* **WORK TO DO**: Reproduce the records verbatim from the line with "Based on the" through the line with "Answer: blurred background", including both of those lines. Leave out the pictures.

(Collected data)
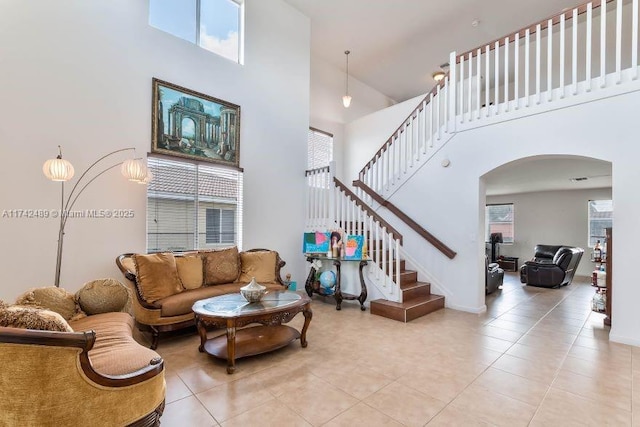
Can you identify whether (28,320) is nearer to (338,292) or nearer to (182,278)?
(182,278)

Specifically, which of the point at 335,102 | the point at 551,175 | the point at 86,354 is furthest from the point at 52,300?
the point at 551,175

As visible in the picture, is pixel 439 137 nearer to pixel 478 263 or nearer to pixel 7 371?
pixel 478 263

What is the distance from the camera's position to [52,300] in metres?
2.54

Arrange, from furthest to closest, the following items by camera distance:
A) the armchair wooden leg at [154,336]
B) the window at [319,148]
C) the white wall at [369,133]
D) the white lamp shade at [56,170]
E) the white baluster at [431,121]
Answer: the window at [319,148]
the white wall at [369,133]
the white baluster at [431,121]
the armchair wooden leg at [154,336]
the white lamp shade at [56,170]

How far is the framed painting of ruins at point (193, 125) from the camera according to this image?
4141 millimetres

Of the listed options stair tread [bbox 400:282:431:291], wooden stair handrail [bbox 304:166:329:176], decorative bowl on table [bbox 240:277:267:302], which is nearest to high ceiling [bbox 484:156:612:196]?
stair tread [bbox 400:282:431:291]

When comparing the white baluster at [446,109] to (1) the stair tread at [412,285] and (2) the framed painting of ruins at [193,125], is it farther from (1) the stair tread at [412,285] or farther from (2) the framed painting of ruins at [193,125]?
(2) the framed painting of ruins at [193,125]

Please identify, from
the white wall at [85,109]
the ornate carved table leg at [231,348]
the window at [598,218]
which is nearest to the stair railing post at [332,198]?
the white wall at [85,109]

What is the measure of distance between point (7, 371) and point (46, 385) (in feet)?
0.52

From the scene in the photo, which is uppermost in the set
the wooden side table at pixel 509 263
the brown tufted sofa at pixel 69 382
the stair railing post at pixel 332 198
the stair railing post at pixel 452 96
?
the stair railing post at pixel 452 96

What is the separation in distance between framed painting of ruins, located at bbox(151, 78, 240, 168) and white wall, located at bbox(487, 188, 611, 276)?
938 centimetres

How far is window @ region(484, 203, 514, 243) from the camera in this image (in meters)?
10.3

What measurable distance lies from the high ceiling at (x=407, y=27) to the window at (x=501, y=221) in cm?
552

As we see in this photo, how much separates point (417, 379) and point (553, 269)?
5.75 metres
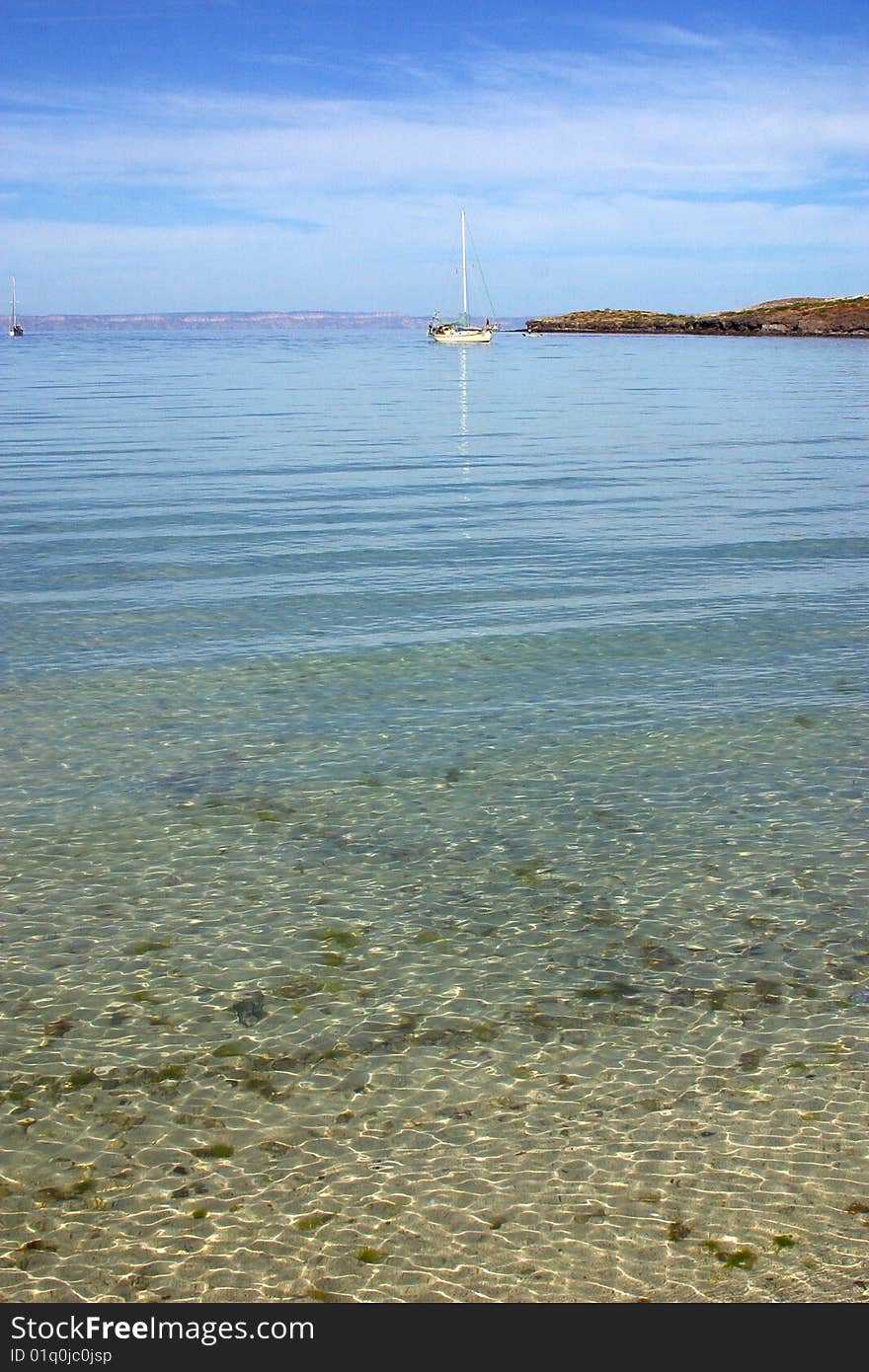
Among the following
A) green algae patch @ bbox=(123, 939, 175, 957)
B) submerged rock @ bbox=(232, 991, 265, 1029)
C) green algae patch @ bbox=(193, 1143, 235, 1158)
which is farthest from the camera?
green algae patch @ bbox=(123, 939, 175, 957)

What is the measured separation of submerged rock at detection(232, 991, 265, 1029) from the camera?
7.81 m

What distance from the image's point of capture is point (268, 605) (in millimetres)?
18766

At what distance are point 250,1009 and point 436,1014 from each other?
118cm

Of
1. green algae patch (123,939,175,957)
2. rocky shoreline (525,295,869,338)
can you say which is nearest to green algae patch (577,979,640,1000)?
green algae patch (123,939,175,957)

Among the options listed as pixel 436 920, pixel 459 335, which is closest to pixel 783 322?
pixel 459 335

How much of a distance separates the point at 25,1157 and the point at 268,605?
12.8m

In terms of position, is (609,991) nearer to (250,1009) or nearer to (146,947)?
(250,1009)

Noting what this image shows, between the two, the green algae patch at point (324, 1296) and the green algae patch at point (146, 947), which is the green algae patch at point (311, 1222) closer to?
the green algae patch at point (324, 1296)

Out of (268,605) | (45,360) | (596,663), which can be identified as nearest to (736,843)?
(596,663)

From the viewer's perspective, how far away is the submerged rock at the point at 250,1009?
25.6 ft

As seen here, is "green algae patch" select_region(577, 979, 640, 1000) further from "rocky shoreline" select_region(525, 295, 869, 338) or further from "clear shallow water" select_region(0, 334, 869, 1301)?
"rocky shoreline" select_region(525, 295, 869, 338)

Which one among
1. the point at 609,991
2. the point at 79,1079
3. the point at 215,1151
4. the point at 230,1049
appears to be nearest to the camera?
the point at 215,1151

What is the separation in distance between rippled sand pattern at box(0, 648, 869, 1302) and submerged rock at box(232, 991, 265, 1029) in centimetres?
3

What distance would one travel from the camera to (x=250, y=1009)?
7941 millimetres
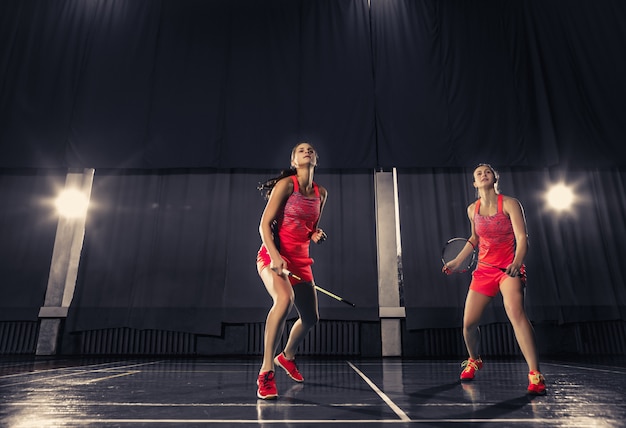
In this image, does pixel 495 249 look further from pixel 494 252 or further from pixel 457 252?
pixel 457 252

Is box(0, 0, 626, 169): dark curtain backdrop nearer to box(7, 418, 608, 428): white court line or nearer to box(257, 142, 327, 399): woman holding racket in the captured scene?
box(257, 142, 327, 399): woman holding racket

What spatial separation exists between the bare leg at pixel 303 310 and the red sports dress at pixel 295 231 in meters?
0.05

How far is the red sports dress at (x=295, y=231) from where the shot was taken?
206 cm

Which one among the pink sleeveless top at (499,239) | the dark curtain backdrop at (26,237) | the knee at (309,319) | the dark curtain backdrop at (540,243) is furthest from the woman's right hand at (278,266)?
the dark curtain backdrop at (26,237)

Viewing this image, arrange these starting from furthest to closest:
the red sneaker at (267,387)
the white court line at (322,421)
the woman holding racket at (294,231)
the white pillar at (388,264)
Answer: the white pillar at (388,264)
the woman holding racket at (294,231)
the red sneaker at (267,387)
the white court line at (322,421)

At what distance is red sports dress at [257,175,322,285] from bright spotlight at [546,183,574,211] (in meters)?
4.54

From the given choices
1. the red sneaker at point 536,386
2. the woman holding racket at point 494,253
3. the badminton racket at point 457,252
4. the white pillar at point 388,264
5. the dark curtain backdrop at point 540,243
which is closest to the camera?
the red sneaker at point 536,386

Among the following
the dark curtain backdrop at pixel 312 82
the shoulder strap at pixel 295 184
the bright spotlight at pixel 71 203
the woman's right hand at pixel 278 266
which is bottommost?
the woman's right hand at pixel 278 266

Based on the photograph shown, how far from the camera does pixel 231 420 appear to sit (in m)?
1.25

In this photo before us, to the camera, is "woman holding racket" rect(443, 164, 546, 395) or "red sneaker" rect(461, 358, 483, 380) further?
"red sneaker" rect(461, 358, 483, 380)

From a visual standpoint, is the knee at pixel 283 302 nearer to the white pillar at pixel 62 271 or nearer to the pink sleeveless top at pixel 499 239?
the pink sleeveless top at pixel 499 239

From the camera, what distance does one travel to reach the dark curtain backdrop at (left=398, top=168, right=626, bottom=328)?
4.91 meters

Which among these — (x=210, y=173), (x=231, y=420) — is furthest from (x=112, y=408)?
(x=210, y=173)

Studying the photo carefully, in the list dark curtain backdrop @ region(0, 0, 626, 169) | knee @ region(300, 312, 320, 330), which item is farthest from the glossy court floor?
dark curtain backdrop @ region(0, 0, 626, 169)
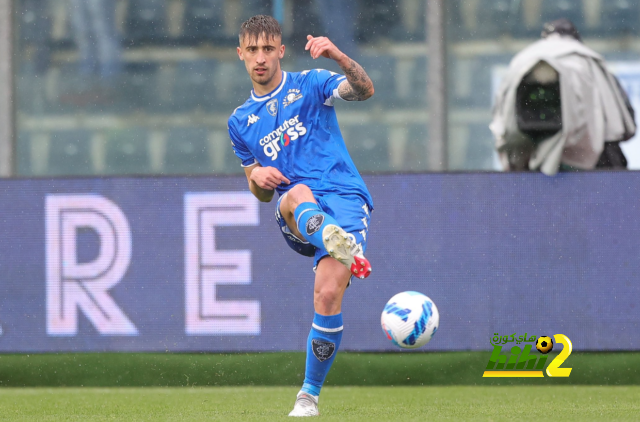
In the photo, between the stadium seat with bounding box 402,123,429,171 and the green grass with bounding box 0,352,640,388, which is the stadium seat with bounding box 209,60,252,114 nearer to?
the stadium seat with bounding box 402,123,429,171

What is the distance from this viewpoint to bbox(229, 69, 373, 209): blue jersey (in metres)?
5.16

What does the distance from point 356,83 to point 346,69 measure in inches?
3.5

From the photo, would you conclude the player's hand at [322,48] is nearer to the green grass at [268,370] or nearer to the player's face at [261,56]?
the player's face at [261,56]

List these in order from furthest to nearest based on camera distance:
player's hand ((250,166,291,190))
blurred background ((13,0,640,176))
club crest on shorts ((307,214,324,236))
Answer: blurred background ((13,0,640,176)) → player's hand ((250,166,291,190)) → club crest on shorts ((307,214,324,236))

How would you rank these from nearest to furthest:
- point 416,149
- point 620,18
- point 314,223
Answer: point 314,223 → point 620,18 → point 416,149

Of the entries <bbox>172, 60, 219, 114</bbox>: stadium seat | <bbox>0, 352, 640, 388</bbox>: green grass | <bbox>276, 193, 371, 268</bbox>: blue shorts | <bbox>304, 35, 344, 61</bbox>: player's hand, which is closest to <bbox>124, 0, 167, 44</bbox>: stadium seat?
<bbox>172, 60, 219, 114</bbox>: stadium seat

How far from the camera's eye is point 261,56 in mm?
5098

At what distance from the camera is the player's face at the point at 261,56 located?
509 cm

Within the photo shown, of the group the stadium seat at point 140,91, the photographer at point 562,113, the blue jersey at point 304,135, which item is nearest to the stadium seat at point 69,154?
the stadium seat at point 140,91

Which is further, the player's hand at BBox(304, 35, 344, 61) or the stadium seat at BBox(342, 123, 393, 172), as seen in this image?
the stadium seat at BBox(342, 123, 393, 172)

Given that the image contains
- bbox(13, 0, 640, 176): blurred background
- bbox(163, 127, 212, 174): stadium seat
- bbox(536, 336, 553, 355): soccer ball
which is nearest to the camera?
bbox(536, 336, 553, 355): soccer ball

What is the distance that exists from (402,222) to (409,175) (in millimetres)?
312

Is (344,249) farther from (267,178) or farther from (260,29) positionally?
(260,29)
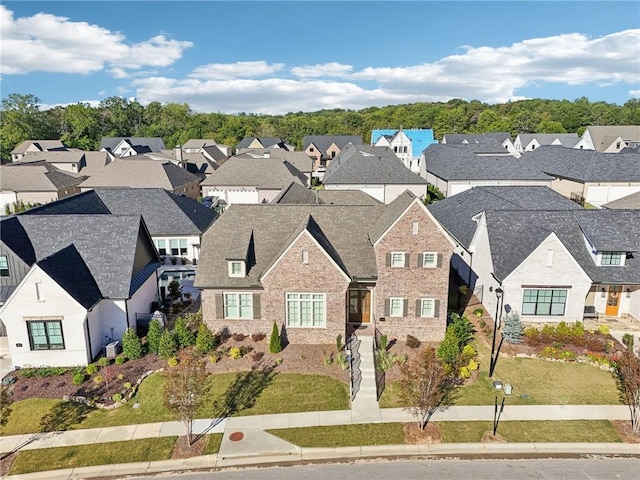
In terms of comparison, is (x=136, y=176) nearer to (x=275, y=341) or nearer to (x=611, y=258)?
(x=275, y=341)

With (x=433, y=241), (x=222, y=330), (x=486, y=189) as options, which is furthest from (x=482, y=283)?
(x=222, y=330)

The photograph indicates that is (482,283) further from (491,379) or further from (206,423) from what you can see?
(206,423)

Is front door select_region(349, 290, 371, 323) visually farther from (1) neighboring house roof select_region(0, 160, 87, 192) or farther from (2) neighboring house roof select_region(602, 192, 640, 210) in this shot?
(1) neighboring house roof select_region(0, 160, 87, 192)

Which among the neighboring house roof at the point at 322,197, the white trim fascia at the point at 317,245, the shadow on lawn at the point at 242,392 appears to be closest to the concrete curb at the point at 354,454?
the shadow on lawn at the point at 242,392

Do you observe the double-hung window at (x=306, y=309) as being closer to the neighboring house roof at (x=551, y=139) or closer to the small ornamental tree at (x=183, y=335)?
the small ornamental tree at (x=183, y=335)

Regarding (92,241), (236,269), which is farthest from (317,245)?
(92,241)

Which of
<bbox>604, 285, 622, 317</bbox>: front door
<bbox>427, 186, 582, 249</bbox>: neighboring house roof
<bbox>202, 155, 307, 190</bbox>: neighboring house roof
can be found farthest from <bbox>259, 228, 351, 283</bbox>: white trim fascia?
<bbox>202, 155, 307, 190</bbox>: neighboring house roof
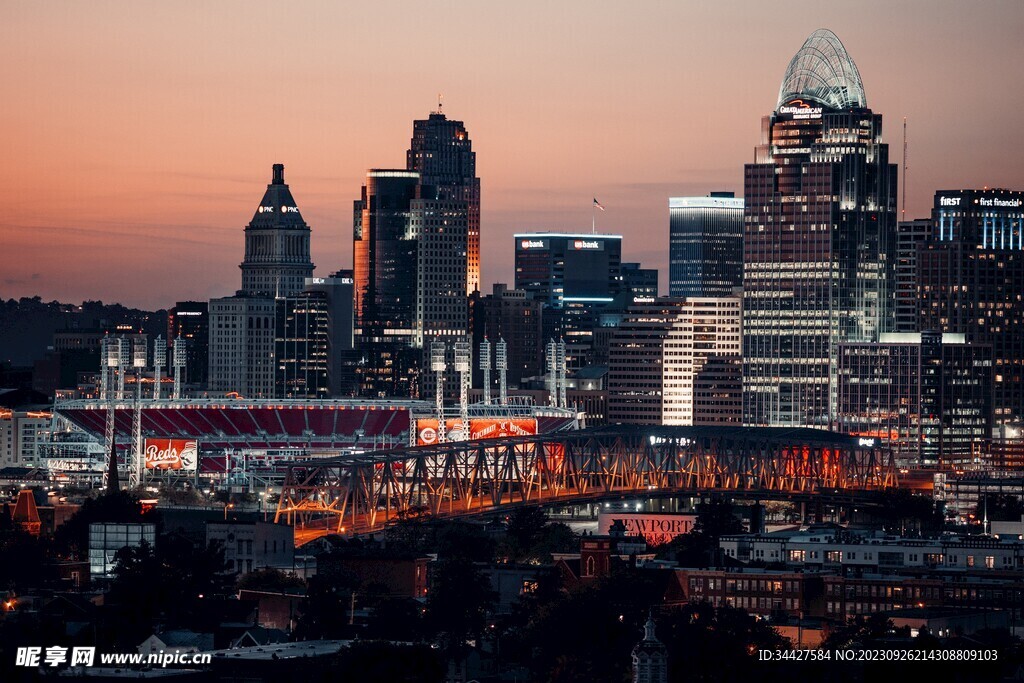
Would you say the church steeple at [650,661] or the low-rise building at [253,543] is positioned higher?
the low-rise building at [253,543]

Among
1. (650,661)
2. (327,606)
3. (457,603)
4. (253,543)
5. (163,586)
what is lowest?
(650,661)

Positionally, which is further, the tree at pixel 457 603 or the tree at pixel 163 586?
the tree at pixel 457 603

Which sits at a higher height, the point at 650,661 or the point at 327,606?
the point at 327,606

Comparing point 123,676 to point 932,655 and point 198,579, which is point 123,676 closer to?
point 932,655

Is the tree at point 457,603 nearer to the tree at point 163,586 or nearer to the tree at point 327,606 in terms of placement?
the tree at point 327,606

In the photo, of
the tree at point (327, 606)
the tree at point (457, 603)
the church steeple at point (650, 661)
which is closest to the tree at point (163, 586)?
the tree at point (327, 606)

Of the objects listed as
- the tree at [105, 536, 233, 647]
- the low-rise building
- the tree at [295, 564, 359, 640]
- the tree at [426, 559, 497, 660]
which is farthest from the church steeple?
the low-rise building

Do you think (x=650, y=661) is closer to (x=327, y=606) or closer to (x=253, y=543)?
(x=327, y=606)

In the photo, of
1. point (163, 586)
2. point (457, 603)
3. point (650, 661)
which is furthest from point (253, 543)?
point (650, 661)

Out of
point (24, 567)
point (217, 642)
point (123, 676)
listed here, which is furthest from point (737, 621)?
point (24, 567)

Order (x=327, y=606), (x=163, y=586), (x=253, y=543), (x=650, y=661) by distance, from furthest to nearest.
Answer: (x=253, y=543) → (x=163, y=586) → (x=327, y=606) → (x=650, y=661)

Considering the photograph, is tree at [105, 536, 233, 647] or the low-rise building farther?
the low-rise building

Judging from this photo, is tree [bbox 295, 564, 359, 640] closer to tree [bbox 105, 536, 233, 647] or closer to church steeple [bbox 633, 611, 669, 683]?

* **RESPONSE FOR THIS EXERCISE**:
Based on the photograph shown, how far from the camera does pixel 231 420 appear to sit (in m)?
1.25

In this photo before us, to the camera, is "woman holding racket" rect(443, 164, 546, 395) or "red sneaker" rect(461, 358, 483, 380) further?
"red sneaker" rect(461, 358, 483, 380)

From a visual standpoint, is the knee at pixel 283 302 nearer to the white pillar at pixel 62 271 or nearer to the pink sleeveless top at pixel 499 239?
the pink sleeveless top at pixel 499 239

From the camera, what distance does one travel to reach the dark curtain backdrop at (left=398, top=168, right=626, bottom=328)?
4.91 meters

Which among these — (x=210, y=173), (x=231, y=420) — is furthest from (x=112, y=408)?
(x=210, y=173)

Studying the photo carefully, in the list dark curtain backdrop @ region(0, 0, 626, 169) | knee @ region(300, 312, 320, 330), which item is farthest from the glossy court floor?
dark curtain backdrop @ region(0, 0, 626, 169)
In the photo, between the stadium seat with bounding box 402,123,429,171 and the green grass with bounding box 0,352,640,388, which is the stadium seat with bounding box 209,60,252,114 nearer to?
the stadium seat with bounding box 402,123,429,171

What is the distance from this viewpoint to bbox(229, 69, 373, 209): blue jersey (in metres)?
5.16

What does the distance from point 356,83 to point 346,69 measure in inches?
3.5

From the photo, would you conclude the player's hand at [322,48] is nearer to the green grass at [268,370] or nearer to the player's face at [261,56]?
the player's face at [261,56]

List these in order from furthest to nearest based on camera distance:
player's hand ((250,166,291,190))
blurred background ((13,0,640,176))
club crest on shorts ((307,214,324,236))
Answer: blurred background ((13,0,640,176)) → player's hand ((250,166,291,190)) → club crest on shorts ((307,214,324,236))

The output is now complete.